:: DOCUMENT SECTION ::
Eli Albert

Stupid Internet

Symptoms

All we do in modern society is treat symptoms. Every problem gets a bandaid.
Most of the time the answer is pills:
Sad? Pills. Can’t focus? Pills. Back pain? Pills.
But there’s also:
Bored? Snacks. Shy? Alcohol. Lonely? Tinder. Empty? Alcohol.
Anything to distract us from the root causes of our misery, of which there are not so many, and which are not so complex.

Just as it was surprisingly easy to define “useful artistic communication” when you’re a revolutionary humanist, being politically uncompromising leads us to the following:

Q: What is the root cause of our individual suffering?
A: a large proportion of humans are not able to meet their own basic needs.

(We could argue all day on how deep or true this is but I’m going to take it as granted for the purposes of this essay series, so feel free to leave if you don’t like it.)

Revolutionary art consists of trying, through an infinite variety of means, to convince others of the above. And that message is a bitter pill, and will only be accessible in certain ways, at certain times, to certain people.

Anti-revolutionary communication, which I won’t call art, but which we could call “modern entertainment”, has only one purpose: to sell as much as possible. But to do that, it reduces its appeal to the lowest common denominator and makes itself as accessible as possible. This means it will always be easier to spread than art. It isn’t trying to disagree with the purpose of revolutionary art as stated above, but making something as appealing as possible makes it simple, and revolutionary ideas are not simple. What sells well is individual distraction, and what sells well and widely is simple individual distraction. So we can say that, as opposed to the above, modern entertainment has as its driving force:

Q: What is the root cause of my individual suffering?
A: I’m not enjoying good enough stuff.

Tired from work? Watch a show.
Feeling down? Buy a new phone.

:: TASK STATEMENT ::
Answer these questions from the essay on symptoms:
(a) What does the essay give as the remedy for being shy?
(b) What root cause of our individual suffering does the essay name?
(c) What single purpose does the essay assign to modern entertainment?

:: RECORDS ::

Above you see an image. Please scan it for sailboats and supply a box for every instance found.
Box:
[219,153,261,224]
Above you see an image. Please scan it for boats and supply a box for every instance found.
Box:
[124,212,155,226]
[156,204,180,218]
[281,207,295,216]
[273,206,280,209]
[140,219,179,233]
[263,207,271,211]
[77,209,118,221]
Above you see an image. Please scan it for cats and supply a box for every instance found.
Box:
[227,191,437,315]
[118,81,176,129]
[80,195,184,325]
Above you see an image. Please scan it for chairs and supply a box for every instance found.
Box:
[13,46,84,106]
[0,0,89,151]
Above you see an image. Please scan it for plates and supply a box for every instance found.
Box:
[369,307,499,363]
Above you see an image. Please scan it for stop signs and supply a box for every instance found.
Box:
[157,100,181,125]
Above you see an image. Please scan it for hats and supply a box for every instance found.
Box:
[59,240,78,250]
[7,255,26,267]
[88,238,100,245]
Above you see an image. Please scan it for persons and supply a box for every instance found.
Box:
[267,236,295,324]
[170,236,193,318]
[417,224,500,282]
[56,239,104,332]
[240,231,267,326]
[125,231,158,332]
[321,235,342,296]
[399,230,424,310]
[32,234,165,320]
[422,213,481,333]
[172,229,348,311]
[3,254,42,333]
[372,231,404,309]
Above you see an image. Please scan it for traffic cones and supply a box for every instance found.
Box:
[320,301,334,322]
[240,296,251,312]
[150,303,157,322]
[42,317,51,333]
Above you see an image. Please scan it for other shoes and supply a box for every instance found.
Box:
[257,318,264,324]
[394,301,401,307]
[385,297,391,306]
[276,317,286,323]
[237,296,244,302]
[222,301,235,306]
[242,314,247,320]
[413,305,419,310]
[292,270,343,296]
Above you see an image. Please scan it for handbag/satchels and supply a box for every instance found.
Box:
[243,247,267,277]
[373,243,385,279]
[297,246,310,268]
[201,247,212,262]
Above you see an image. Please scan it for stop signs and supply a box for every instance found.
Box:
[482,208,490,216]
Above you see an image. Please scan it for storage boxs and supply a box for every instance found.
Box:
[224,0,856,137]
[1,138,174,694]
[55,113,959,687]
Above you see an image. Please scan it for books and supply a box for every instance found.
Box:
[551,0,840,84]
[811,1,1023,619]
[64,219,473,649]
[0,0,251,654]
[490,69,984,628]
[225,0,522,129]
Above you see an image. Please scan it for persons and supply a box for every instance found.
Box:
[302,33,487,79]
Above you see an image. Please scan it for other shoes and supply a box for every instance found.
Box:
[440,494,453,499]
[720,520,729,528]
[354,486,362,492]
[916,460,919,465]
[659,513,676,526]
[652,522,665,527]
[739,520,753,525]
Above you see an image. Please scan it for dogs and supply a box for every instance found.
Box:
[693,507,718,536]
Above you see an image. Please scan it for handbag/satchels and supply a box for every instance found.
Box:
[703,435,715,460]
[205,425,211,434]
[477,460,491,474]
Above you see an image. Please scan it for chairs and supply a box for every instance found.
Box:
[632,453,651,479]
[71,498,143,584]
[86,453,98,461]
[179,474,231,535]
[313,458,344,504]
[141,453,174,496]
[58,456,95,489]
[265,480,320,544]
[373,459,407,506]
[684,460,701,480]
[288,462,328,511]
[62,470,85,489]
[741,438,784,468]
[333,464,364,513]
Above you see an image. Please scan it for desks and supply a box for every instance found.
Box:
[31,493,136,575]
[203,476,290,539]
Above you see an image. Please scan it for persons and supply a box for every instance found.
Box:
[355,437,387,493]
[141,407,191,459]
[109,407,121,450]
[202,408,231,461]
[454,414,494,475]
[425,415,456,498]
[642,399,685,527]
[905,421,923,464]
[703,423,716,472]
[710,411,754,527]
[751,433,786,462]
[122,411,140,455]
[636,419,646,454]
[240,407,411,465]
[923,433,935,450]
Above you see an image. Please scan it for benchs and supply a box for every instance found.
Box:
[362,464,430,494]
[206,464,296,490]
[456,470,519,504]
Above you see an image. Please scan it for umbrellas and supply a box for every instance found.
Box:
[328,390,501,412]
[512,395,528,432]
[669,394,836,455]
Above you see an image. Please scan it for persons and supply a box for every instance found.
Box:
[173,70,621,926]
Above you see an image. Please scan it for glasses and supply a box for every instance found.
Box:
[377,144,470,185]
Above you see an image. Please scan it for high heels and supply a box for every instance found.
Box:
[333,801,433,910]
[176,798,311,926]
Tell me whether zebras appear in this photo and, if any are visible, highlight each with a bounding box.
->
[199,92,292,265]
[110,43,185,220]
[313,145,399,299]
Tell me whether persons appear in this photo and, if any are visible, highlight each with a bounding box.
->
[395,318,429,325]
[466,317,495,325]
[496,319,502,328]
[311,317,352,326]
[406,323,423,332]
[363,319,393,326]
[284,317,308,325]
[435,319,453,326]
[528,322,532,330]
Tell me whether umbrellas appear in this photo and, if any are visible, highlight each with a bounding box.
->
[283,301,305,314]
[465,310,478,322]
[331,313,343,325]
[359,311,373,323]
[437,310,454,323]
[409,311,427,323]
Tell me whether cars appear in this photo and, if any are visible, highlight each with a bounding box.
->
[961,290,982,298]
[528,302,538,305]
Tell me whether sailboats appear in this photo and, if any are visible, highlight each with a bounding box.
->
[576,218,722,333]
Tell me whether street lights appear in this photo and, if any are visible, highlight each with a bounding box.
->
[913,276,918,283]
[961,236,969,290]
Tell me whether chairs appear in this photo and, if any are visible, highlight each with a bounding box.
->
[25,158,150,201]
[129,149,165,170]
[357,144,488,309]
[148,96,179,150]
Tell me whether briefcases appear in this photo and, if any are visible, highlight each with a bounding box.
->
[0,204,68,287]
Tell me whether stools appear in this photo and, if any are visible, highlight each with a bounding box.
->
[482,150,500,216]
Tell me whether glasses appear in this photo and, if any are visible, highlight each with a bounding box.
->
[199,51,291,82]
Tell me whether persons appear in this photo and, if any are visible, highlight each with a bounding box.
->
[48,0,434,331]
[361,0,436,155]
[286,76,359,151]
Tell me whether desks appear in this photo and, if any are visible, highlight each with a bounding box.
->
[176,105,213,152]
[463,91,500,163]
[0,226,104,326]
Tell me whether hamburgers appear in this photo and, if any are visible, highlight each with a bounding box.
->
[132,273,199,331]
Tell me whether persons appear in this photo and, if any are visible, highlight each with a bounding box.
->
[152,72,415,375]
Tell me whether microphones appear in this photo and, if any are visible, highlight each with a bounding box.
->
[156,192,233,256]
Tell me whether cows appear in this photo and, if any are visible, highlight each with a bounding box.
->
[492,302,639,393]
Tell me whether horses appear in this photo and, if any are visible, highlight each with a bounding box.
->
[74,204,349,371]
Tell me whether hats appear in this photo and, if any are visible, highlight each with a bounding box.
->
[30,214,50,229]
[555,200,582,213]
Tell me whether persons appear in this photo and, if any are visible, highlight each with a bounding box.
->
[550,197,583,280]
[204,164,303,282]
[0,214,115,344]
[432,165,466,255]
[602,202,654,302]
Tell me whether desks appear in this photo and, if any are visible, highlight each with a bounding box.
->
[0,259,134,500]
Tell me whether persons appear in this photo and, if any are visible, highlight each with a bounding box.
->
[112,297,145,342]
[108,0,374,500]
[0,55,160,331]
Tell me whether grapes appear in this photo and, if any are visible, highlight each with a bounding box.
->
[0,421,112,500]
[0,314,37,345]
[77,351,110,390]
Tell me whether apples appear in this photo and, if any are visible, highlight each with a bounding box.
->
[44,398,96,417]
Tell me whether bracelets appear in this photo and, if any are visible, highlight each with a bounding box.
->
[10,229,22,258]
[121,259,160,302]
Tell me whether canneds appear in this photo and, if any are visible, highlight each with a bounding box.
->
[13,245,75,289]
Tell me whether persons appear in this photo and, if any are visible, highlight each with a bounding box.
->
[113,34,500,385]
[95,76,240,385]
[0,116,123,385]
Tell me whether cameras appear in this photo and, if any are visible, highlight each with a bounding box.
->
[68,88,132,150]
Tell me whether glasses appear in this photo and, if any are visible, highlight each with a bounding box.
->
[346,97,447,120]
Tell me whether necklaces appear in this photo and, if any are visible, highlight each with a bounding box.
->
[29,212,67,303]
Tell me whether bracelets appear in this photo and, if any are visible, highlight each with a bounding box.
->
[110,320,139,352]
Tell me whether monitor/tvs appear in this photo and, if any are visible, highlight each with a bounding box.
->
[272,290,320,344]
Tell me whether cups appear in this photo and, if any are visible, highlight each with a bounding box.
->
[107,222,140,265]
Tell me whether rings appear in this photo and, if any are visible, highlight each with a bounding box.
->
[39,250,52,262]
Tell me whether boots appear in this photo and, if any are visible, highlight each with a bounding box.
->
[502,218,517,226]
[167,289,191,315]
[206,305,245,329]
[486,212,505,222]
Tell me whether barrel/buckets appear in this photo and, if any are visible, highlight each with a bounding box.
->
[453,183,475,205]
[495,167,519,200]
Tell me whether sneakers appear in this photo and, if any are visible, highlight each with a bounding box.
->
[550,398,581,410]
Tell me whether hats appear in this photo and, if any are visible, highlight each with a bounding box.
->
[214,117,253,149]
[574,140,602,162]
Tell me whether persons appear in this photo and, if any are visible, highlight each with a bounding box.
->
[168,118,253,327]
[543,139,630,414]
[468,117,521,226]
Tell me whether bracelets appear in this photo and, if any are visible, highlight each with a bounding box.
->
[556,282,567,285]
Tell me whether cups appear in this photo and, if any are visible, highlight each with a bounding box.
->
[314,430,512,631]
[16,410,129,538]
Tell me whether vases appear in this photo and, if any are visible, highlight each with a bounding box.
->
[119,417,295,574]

:: WRITTEN SOLUTION ::
(a) Alcohol.
(b) A large proportion of humans are not able to meet their own basic needs.
(c) To sell as much as possible.